Check your cellphones, because it may well be time to feel guilty about how they were made - or your tablet, PC or watch for that matter.
A CBS News investigation has found child labour is often involved in obtaining cobalt, a key component in batteries, from Africa.
Eleven-year-old Ziki Swaze has never been to school, but he has received an education in washing cobalt while working in the mines for a pittance.
He brings home a dollar or two every evening to support his family and ailing grandmother.
"I have to go and work there... because my grandma has a bad leg and she can't," he said.
"There is no one to look after her... I am the one who helps."
Many children have a story like Ziki, but one group is trying to put an end to the exploitation they suffer from.
Sister Catherine Mutindi's Good Shepherd Project has rescued over 1000 children from the mines.
"It's horrible and they know that it is very dangerous [in the mines]," she said.
"We have over 100 orphans, total orphans in this school, and they have lost their parents in the mines.
"Some of the children, when they came here, have gone through accidents, broken limbs - so they know the dangers."

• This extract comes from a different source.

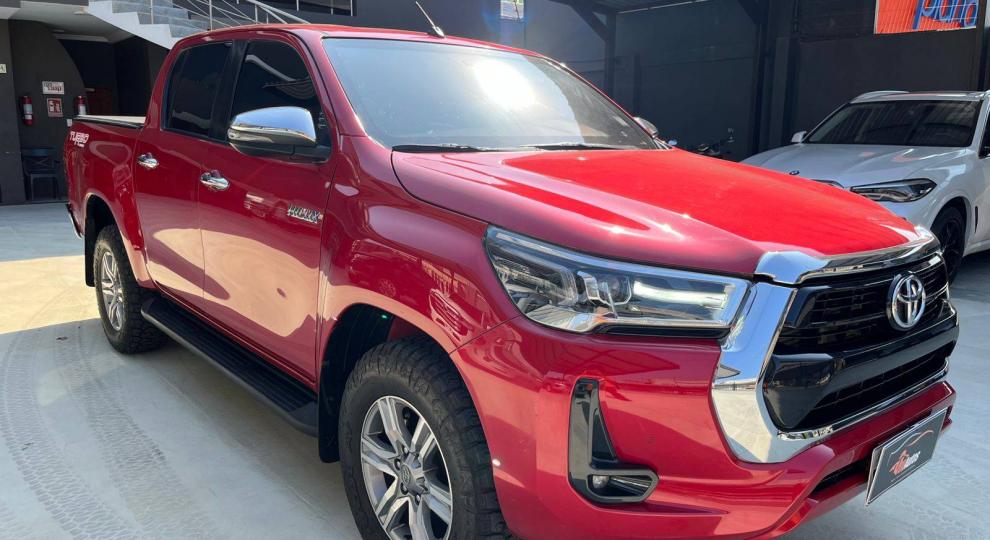Toyota Hilux 2.8 CD 4X4 TA DIESEL 2023 Guayaquil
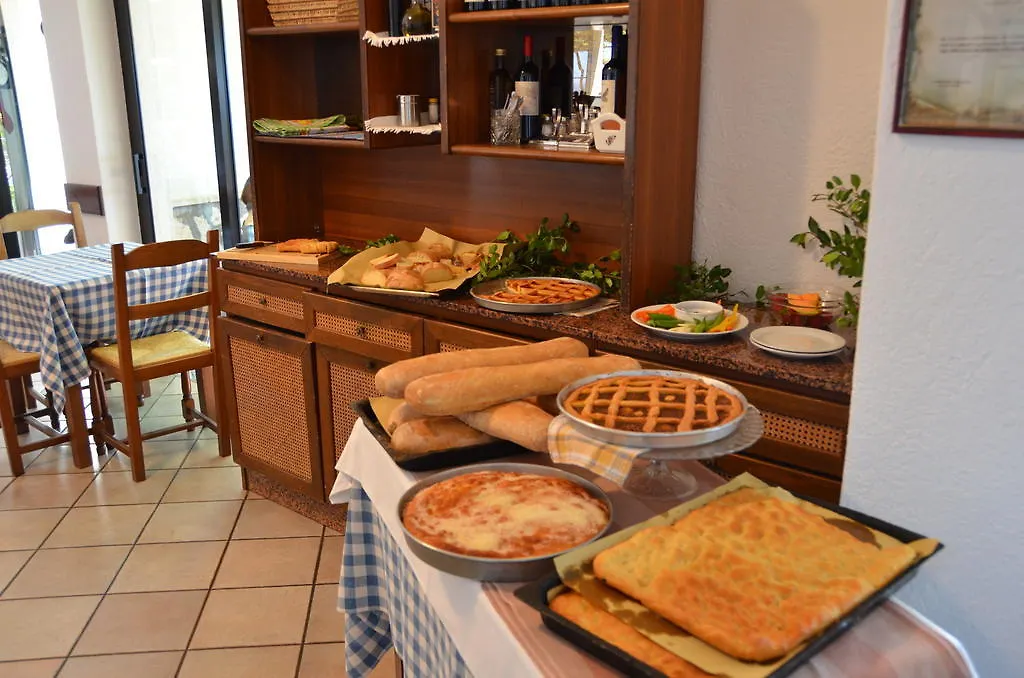 Hotel La Gioiosa Finale Ligure 3*,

Her charity is supported by international aid and global cobalt supplier Congo Dongfang Mining (CDM).
After the discovery CDM had child-mined cobalt in their supply chain, the company donated $71,000 to the project and says it has now implemented responsible sourcing guidelines.
That's little comfort for Ziki though, who still faces another day working in the mines.
CBS News asked him what he dreams about before he goes to sleep at night after working in the mines. The answer was simple: school.